Problem details: Retype the part of the album reviews starting with "1965: Quarteto Em" and going on through "jazz, and pop.".
#### Excerpt to read ####
1965: Quarteto Em Cy and Tamba Trio - Som Definitivo

It’s difficult to find vocals more compellingly arranged than on Quarteto Em Cy’s frightfully beautiful Som Definitivo. Having released a broad array of popular bossa albums (including children’s recordings), Cyva, Cynara, Cybele, and Cylene, four vocally virtuosic sisters, are among the most significant of female bossa and MPB groups. While the Quarteto released a body of formidable work spanning over three decades, it is Som Definitivo that fully reveals the group’s mastery of bossa nova, jazz, and pop.

“Imagem,” written by Tamba Trio pianist Luis Eça, is a microcosm of the broad genre synthesis that began in the ’60s. The composition begins with an almost stereotypical bossa nova flute section, which, due to the appropriation of Brazilian music, American ears may associate with elevator music. Then comes a jazz-inflected vocal line, sung in hauntingly low -- though imperceptible -- unison; the sisters match their vibrato flawlessly. The harmony breaks into two groups, then four as the section modulates to a new key, insinuating each chord change with as little sound as possible.

The show stopper, though, is the bossa standard “Arrastão,” which Eça engineers away from the piece’s usual pop bombast (search it on YouTube for a nauseating experience). The vocal delivery in relation to the presumed genre is again fascinating; the piece doesn’t actually sink into a recognizable “bossa” feel until the very end, favoring a straight bass line full of jazz and vocal pop tensions. It’s hard not to think of Brian Wilson’s vocal breaks as harmonies circulate around the memorable melody.

This delayed gratification in “Arrastão” also reflects Som Definitovo's astute politics. Bossa nova’s tendency to signify upper-class leisure is subverted by delaying the “bossa” until the very end. The contoured harmonies reflect both the anticipation felt in the first section ("Hey, there’s a raft out to sea!") and the leisurely relief felt in the finale ("We’ll never see as many fish as this!").

Although the Quarteto continues to exist today, the lineup is vastly different and the transglobal resonances of pop as a (potentially) all-encompassing genre are noticeably absent. So, what foresight the group had in calling their masterpiece “Definitive Sound.”

1974: Randy Newman - Good Old Boys

The more recognized Randy Newman is in mainstream culture, the more reviled his presence becomes. Despite enduring critical popularity with Pixar, his songs for their films -- think “You’ve Got A Friend In Me” from Toy Story or “If I Didn’t Have You” from Monsters, Inc. -- have made his name synonymous with mediocrity. They’re fine songs, but regular Oscars viewers turn hostile seeing this potato-shaped old man on the red carpet every year. (Though I’d like to make a case for the beautiful “When She Loved Me” from Toy Story 2. Maybe that’s a separate column.)
#### Data excerpt ####
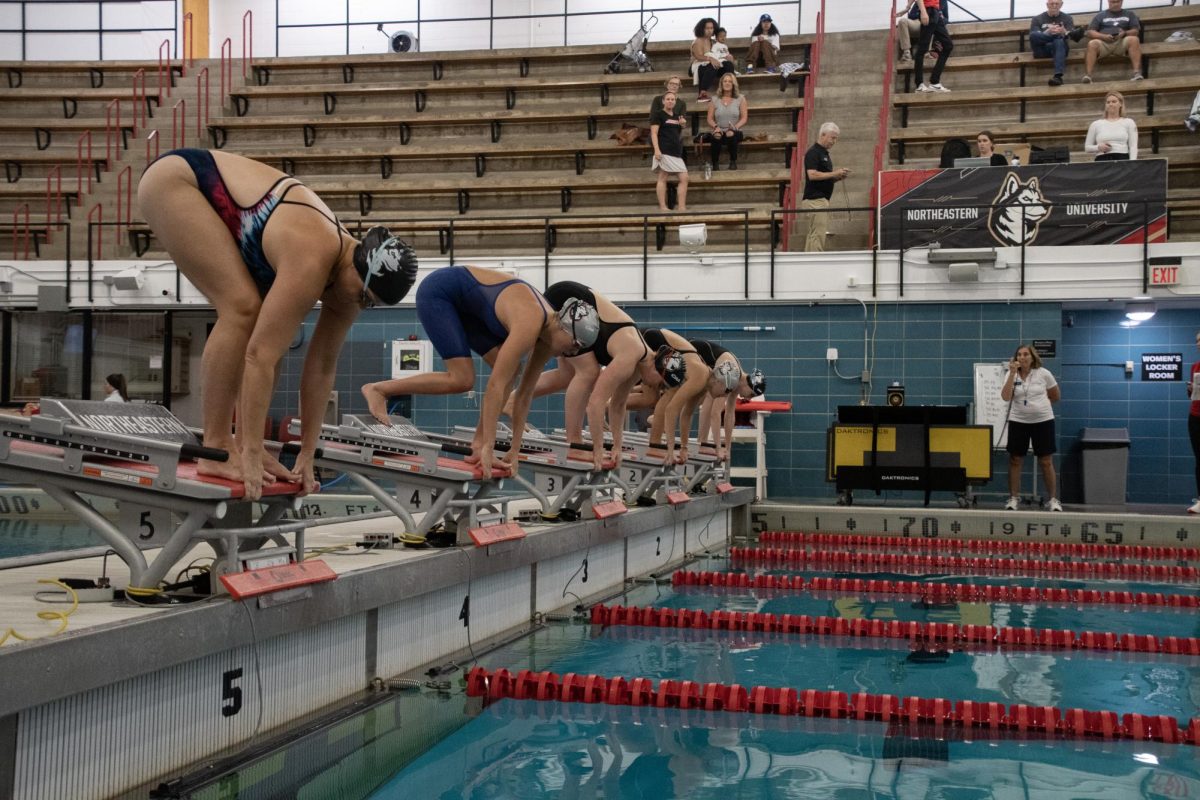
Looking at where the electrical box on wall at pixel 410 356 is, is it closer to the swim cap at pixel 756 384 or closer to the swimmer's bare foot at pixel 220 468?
####
The completed task:
1965: Quarteto Em Cy and Tamba Trio - Som Definitivo

It’s difficult to find vocals more compellingly arranged than on Quarteto Em Cy’s frightfully beautiful Som Definitivo. Having released a broad array of popular bossa albums (including children’s recordings), Cyva, Cynara, Cybele, and Cylene, four vocally virtuosic sisters, are among the most significant of female bossa and MPB groups. While the Quarteto released a body of formidable work spanning over three decades, it is Som Definitivo that fully reveals the group’s mastery of bossa nova, jazz, and pop.